If it helps and you’re able, jot them down. We’ll come back to this list at the end of the episode. So write them all down, put it aside, we’ll come back. I also want to pause to recognize that there isn’t one neurotypical way to be in this world.

Some of us, our wiring makes us more sensitive than others. Some of us less so. All sorts of folks, but particularly folks on the autism spectrum, which is a broad swath of humanity, may process social interactions and experiences like being asked to apologize or asking for an apology differently than those who do not find themselves on this broad spectrum.

So I just want to mark that, to give love to all of you, whatever your neurology looks like. You are perfect. And what matters is for you, yes you, to get in touch with you and how at this time, you process your feels and to honor the heck out of yourself. Your life, your brain, your neurology, your truth, your everything with wild self-love.

And in that process, you get to ask what is working for me and what do I want to shift towards the goal of living a more peaceful life. It is also vital to recognize that we are all part and parcel of our socialization. Many of us were socialized to be very self-blaming.

Some of us were raised with models of defensiveness or protection at every turn by adults who modeled that for us. Some of us were gaslit as children and younger folks. Go ahead and Google that word if you don’t know about gaslighting. I can do a whole show on it if you please.

And if that was the norm, apologizing can be such a loaded thing. So all of that, plus all of the lessons from our families of origin, society, capitalism, the patriarchy, the cultures we developed in, these things all influence and affect us. We are part of where we were raised.

We are not solitary animals. And we get to get real with the influence of and impacts of all of those lessons on our sense of self and what feels we feel with ease and what feels and circumstances lead our beautiful internal protectors to come to the fore.

And we do all of that with tons of self-love always. Always calling out the multiple systems of oppression that are enacted on our human minds, bodies, and spirits. Now, let’s take a big deep breath and out.

So you think about saying I’m sorry, you feel into it, you have a whole boatload of feels or feel really numb. I want to invite you to reflect on what action you take when you’re all up in those feels. When that vibration, those molecules of emotion are racing around in your body.

I want to invite you to ask yourself what the result of those actions for you in your body and your life are. What’s the result? What do you create for you? Those are some big questions, so let them sit for a minute while we talk a little more about apologies in general.

Like we talked about last week, we people, us human animals, we need each other. Our survival as a species literally depends on our having and maintaining relationships. As always, I believe in the importance of healing our own selves, our own psyches, our own hearts, our own spirits. I believe in that individual healing and it must always be in the context of collective healing.

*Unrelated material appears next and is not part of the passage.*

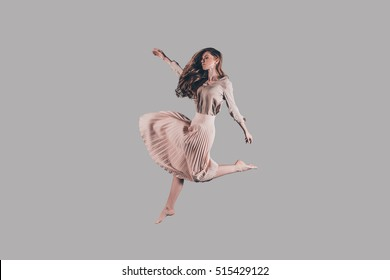 Freedom in her every move. Studio shot of attractive young woman hovering in air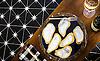 Mosaic oyster tray in Emperador Dark, Calacatta, 24K Gold glass, and Deep Ultra Marine Serenity glass.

I talk about this often, my love. So relationships, having, maintaining, living in relationship with other humans, other mammals is built into our nervous system. It’s the main directive of ventral vagal. It’s built into our genetic code and scientists have done all sorts of research with very new to this world humans, also known as babies, who can’t yet speak, but who through non-verbal communication, build relationships with their caregivers whose attention they need to survive.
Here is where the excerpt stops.